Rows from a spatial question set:
((

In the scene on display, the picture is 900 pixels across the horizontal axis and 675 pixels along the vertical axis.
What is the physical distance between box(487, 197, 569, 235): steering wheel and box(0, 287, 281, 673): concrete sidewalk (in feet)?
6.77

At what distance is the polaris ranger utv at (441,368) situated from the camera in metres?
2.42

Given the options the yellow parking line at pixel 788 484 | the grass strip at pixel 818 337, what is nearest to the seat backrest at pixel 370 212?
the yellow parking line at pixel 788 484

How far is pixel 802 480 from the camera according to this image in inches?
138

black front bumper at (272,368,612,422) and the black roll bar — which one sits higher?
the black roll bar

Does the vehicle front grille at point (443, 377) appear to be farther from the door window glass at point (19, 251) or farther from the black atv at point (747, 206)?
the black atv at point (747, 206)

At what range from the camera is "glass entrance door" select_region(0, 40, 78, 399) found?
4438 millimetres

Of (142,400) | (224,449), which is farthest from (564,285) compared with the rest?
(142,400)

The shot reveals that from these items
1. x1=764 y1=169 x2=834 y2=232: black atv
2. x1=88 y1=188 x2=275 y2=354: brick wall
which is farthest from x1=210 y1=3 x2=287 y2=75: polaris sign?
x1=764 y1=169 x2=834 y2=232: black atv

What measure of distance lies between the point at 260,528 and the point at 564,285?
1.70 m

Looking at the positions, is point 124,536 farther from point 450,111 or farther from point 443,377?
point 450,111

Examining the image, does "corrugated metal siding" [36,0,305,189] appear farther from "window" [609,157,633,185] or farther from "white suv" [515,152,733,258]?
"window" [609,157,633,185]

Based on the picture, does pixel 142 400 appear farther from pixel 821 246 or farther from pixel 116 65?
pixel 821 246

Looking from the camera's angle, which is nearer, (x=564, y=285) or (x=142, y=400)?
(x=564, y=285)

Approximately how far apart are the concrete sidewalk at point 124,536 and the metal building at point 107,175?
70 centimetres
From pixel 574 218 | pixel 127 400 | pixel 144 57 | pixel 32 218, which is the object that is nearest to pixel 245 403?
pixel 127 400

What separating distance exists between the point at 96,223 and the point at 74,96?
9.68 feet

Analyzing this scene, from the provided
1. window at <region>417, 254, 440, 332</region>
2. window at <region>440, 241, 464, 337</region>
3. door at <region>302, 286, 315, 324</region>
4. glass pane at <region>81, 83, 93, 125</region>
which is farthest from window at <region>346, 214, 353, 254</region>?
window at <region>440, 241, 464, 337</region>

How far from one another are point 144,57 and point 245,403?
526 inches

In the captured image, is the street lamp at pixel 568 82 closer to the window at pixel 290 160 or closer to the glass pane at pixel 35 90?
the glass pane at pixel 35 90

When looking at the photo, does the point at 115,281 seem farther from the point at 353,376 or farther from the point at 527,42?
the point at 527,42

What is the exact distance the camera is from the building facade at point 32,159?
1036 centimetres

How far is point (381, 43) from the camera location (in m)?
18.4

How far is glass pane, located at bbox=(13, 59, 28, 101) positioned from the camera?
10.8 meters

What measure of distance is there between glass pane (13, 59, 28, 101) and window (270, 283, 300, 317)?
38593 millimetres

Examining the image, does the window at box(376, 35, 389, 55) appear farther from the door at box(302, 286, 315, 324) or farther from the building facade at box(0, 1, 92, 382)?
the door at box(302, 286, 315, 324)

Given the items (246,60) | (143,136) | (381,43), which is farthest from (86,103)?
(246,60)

))

» Exercise requirements
Rename "concrete sidewalk" to "paved walkway" everywhere it appears in the rows above, leaving all other text unchanged.

» Solution
In the scene on display, the picture is 900 pixels across the horizontal axis and 675 pixels along the vertical axis.
What is the physical distance between box(487, 197, 569, 235): steering wheel and box(0, 287, 281, 673): paved walkway (in feet)?
6.77

At what distance is the polaris ranger utv at (441,368) situated from the camera in metres?
2.42

Given the options the yellow parking line at pixel 788 484 | the grass strip at pixel 818 337, what is nearest to the seat backrest at pixel 370 212?
the yellow parking line at pixel 788 484

How far is pixel 802 480 from the camera according to this image in inches?
138

black front bumper at (272,368,612,422) and the black roll bar — which one sits higher?
the black roll bar

Does the vehicle front grille at point (443, 377) appear to be farther from the door window glass at point (19, 251) or farther from the black atv at point (747, 206)?
the black atv at point (747, 206)

At what range from the camera is "glass entrance door" select_region(0, 40, 78, 399) found?
4438 millimetres

Of (142,400) | (224,449), which is farthest from (564,285) compared with the rest?
(142,400)

The shot reveals that from these items
1. x1=764 y1=169 x2=834 y2=232: black atv
2. x1=88 y1=188 x2=275 y2=354: brick wall
which is farthest from x1=210 y1=3 x2=287 y2=75: polaris sign?
x1=764 y1=169 x2=834 y2=232: black atv

What measure of distance lies between the point at 260,528 and the point at 564,285?
1.70 m

Looking at the positions, is point 124,536 farther from point 450,111 or farther from point 443,377?
point 450,111

Examining the image, does "corrugated metal siding" [36,0,305,189] appear farther from "window" [609,157,633,185] or farther from "white suv" [515,152,733,258]?
"window" [609,157,633,185]

Based on the picture, does pixel 142 400 appear farther from pixel 821 246 or farther from pixel 116 65?
pixel 821 246

Looking from the camera's angle, which is nearer, (x=564, y=285) or (x=142, y=400)?
(x=564, y=285)

Approximately how far apart are the paved walkway at point 124,536 and the metal building at point 107,175?
70 centimetres
From pixel 574 218 | pixel 127 400 | pixel 144 57 | pixel 32 218, which is the object that is nearest to pixel 245 403?
pixel 127 400

What separating distance exists between the point at 96,223 and the point at 74,96?
9.68 feet

Analyzing this scene, from the provided
1. window at <region>417, 254, 440, 332</region>
2. window at <region>440, 241, 464, 337</region>
3. door at <region>302, 286, 315, 324</region>
4. glass pane at <region>81, 83, 93, 125</region>
which is farthest from window at <region>346, 214, 353, 254</region>?
window at <region>440, 241, 464, 337</region>

How far from one another are point 144,57 and point 245,403?
526 inches

In the captured image, is the street lamp at pixel 568 82 closer to the window at pixel 290 160 or closer to the glass pane at pixel 35 90?
the glass pane at pixel 35 90

When looking at the photo, does the point at 115,281 seem farther from the point at 353,376 or farther from the point at 527,42?
the point at 527,42

What is the exact distance the camera is from the building facade at point 32,159?
1036 centimetres

How far is point (381, 43) from the camera location (in m)?
18.4

How far is glass pane, located at bbox=(13, 59, 28, 101) positioned from the camera?
10.8 meters

What measure of distance is there between glass pane (13, 59, 28, 101) and window (270, 283, 300, 317)?
38593 millimetres

Examining the image, does the window at box(376, 35, 389, 55) appear farther from the door at box(302, 286, 315, 324) or farther from the building facade at box(0, 1, 92, 382)?
the door at box(302, 286, 315, 324)

Given the items (246,60) | (143,136) | (381,43), which is farthest from (86,103)?
(246,60)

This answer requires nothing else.